→ Problem requirements
Go through the records below and copy out every line holding "Product".

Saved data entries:

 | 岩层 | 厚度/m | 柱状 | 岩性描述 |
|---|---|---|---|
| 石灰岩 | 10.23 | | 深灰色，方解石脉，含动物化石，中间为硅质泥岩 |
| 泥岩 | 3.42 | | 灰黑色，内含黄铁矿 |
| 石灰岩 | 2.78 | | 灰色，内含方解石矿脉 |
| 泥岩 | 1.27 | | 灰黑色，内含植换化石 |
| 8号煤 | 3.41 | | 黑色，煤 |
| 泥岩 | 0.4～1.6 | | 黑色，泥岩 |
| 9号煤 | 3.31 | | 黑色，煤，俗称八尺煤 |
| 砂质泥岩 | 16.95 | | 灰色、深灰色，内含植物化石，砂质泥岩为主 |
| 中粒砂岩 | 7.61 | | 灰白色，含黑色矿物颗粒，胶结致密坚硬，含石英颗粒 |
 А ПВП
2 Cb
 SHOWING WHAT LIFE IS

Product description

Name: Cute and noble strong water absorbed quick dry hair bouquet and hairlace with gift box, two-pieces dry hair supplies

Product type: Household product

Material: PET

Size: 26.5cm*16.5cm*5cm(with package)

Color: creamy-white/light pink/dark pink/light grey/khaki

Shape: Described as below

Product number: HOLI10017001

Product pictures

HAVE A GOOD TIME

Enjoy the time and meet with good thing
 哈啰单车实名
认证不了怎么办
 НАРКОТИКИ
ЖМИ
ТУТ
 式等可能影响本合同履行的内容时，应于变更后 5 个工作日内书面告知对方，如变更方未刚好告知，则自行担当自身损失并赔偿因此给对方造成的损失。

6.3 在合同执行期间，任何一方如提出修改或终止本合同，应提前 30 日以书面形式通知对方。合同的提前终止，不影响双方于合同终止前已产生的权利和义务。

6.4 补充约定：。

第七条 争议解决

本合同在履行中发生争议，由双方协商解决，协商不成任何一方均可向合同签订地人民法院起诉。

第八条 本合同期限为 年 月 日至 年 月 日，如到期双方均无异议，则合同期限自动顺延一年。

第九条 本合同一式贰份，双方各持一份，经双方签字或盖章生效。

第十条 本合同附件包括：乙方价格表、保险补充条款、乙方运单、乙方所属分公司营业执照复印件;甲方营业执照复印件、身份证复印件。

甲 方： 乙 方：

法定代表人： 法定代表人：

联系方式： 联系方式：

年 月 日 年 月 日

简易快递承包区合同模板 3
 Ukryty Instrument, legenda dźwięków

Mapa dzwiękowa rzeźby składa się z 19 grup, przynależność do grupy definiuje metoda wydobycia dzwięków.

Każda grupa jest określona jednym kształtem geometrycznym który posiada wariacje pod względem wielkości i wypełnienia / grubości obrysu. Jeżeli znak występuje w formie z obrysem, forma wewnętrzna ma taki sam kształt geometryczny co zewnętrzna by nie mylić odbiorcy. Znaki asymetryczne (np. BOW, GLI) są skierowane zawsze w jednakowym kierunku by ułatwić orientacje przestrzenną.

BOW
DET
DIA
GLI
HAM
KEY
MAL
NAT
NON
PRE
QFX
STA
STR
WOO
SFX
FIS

→ Written solution
Product description
Product type: Household product
Product number: HOLI10017001
Product pictures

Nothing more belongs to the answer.